# Duolingo SLAM Explorer

We are focus on creating new features to use with the gradient boosted trees (microsoft lightgbm):

---
So far Alex created features that fall into these categories:

**Basic word features:**  
These are a bit like the mental lexicon.  Definitions, stuff you look up in wordnet.  Noun? Verb?
Plural?, etc...  Many came for free from the dataset itself and we aren't sure about adding too much more here. We aren't word people anyway.
- word length
- morphological features
- tokenid (one-hot word index)

**Position/sequence features:**  
These are sort of like grammatical aspect because captures something about sequential structure.
- previous word part of speeach
- next word part of speech
- root word part of speach 

**User features:**  
Features about the users themselves.
- userid (one-hot user index)

**Temporal features (per word):**  
- number of observation of a word (total, unlabeled, labeled)
- time since last observation (lab, unlabeled)
- exponentially smoothed running average of probabily of remembering (4 different fixed rates).  no here decay in absense of information
- is it 1st encounter with word? (true/false)

**Semantic features:**  
Not sure if these are particularly useful here.  Something about word meaning, similarities in meanings, e.g., positive or negative word, emotion?, some might be in the basic features, etc...
- none currently

---
Plan of attack for this weekend:  
1. [ ] Focus on user features (more information about user motivation, session structure, etc...).  (**Anselm is pursuing this**)
1. [ ] Focus on temporal features that capture spaced/massed practice.  (**Alex is pursuing this**) 
1. [ ] Model something about context (repeated contexts aid memory) (**Todd is pursuing this**)
1. [ ] Cognates and word similarity both in terms of letters and meaning (**Pam is pursuing this**)

In [1]:
import os
#from processing import build_data
import pandas as pd
from sklearn.feature_extraction import DictVectorizer
from sklearn.metrics import roc_auc_score
#import lightgbm as lgb

<div class="alert alert-warning">
You can control what language you are messing with here: options are `all`, `en_es` (reverse spanish), `fr_en` (french), `es_en` (spanish)

--------

> **TASK TO COMPLETE**: Please sum up the Duolingo SLAM Explorer text in two sentences.

> **PROVIDED INFORMATION**:
--------

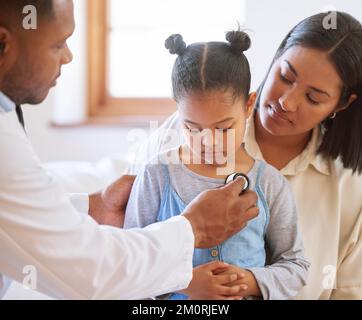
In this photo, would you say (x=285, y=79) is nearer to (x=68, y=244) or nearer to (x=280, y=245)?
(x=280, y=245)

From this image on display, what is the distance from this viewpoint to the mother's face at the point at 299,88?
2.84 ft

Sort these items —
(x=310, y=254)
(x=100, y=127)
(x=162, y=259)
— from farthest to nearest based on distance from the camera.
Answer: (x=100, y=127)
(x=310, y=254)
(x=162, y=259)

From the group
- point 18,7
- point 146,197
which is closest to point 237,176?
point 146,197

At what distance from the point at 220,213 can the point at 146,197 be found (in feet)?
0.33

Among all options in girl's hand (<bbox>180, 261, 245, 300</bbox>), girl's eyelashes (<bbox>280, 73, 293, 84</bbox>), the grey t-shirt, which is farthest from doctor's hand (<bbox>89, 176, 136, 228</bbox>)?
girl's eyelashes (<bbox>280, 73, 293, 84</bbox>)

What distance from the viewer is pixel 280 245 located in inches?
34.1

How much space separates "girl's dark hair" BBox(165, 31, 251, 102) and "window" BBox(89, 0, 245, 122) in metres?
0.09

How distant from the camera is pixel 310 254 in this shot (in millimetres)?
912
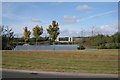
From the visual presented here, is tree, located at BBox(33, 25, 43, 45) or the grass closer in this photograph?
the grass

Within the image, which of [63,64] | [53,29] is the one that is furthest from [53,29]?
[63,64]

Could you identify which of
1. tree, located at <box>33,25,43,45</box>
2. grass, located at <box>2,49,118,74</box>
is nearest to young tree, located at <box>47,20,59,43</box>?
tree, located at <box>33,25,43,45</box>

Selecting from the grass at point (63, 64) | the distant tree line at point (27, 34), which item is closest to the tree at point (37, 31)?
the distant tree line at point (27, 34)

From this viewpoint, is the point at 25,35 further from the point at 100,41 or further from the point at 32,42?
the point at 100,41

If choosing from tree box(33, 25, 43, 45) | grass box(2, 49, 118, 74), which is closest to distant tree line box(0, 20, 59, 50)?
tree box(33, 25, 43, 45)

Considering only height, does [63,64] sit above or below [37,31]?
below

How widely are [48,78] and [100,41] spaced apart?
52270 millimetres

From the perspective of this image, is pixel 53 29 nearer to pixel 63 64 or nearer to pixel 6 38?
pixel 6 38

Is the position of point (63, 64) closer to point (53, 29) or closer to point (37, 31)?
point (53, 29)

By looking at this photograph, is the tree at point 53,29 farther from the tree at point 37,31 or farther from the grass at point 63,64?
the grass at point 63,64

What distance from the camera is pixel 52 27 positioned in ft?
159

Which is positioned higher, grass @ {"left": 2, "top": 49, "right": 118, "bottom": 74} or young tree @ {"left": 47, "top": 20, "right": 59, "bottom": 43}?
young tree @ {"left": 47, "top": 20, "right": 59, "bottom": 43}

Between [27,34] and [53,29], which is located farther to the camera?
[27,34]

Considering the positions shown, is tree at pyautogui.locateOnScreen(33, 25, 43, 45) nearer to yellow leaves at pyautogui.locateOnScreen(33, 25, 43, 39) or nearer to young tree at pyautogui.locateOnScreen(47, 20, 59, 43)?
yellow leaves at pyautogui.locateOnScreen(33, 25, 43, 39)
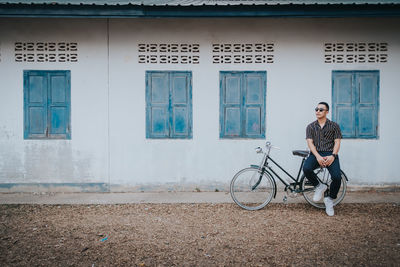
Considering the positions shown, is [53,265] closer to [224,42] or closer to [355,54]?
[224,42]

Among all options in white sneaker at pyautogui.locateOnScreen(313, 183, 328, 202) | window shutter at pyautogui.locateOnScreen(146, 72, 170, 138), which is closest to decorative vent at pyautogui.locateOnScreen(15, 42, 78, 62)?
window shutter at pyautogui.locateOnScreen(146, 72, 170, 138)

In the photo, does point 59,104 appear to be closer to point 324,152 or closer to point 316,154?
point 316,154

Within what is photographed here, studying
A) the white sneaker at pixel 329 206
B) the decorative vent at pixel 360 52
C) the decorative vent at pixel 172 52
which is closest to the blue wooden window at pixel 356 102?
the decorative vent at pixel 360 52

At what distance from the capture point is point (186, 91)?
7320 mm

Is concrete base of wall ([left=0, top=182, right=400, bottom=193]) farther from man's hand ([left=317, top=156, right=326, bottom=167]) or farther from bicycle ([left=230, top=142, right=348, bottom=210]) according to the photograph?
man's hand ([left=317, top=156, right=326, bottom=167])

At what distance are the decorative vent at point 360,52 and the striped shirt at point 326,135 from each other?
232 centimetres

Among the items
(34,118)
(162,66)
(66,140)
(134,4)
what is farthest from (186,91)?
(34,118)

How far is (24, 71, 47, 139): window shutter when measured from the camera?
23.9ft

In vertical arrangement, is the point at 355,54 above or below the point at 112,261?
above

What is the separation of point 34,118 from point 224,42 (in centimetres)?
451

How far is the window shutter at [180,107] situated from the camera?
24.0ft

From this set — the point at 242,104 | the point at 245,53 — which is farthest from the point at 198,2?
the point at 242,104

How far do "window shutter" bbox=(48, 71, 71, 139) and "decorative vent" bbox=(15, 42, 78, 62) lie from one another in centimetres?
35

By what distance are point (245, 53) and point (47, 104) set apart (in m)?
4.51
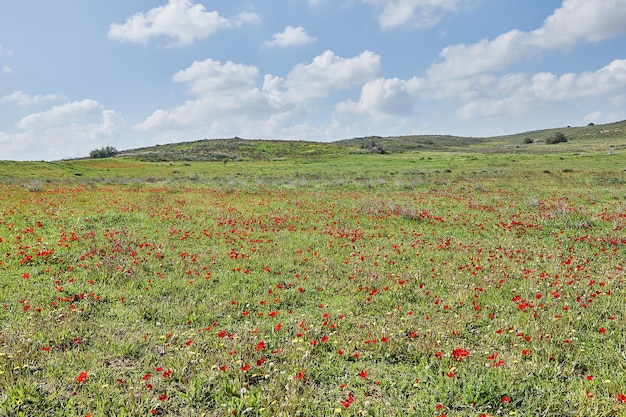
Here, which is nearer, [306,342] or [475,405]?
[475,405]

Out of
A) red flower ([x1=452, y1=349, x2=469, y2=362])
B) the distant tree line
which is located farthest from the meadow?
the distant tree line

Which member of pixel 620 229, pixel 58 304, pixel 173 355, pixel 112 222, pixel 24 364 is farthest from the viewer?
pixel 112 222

--------

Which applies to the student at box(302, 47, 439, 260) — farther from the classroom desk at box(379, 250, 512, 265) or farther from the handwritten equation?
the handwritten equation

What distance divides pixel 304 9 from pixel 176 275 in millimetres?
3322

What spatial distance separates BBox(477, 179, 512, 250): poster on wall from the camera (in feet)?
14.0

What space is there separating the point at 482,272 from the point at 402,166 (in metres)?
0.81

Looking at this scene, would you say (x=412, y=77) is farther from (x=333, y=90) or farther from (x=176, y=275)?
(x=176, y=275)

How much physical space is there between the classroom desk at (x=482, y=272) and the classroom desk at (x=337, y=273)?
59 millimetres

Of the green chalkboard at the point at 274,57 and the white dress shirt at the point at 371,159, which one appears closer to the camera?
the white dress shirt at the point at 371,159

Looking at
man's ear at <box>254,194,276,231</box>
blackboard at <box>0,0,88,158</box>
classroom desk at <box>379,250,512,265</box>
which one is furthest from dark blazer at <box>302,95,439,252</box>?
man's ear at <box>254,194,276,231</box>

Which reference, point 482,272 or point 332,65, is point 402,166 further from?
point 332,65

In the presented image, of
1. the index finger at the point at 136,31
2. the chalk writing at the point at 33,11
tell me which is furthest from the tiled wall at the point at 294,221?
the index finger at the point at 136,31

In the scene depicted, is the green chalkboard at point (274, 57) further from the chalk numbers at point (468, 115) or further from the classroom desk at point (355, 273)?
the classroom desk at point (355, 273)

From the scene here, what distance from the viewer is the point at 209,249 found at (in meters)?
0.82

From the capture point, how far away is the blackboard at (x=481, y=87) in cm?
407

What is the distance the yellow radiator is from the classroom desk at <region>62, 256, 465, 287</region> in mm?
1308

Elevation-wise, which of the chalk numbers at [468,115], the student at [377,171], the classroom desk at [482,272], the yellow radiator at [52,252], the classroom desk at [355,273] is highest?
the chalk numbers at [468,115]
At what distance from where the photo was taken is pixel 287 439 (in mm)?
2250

--------

> **THE COMPLETED TASK**: The team is building new features for gradient boosted trees (Microsoft LightGBM), and Alex has so far created basic word, position/sequence, user, and temporal features, while the semantic category has none yet. For the weekend, Anselm is working on user features, Alex on temporal features that capture spaced or massed practice, Todd on modeling context, and Pam on cognates and word similarity in letters and meaning.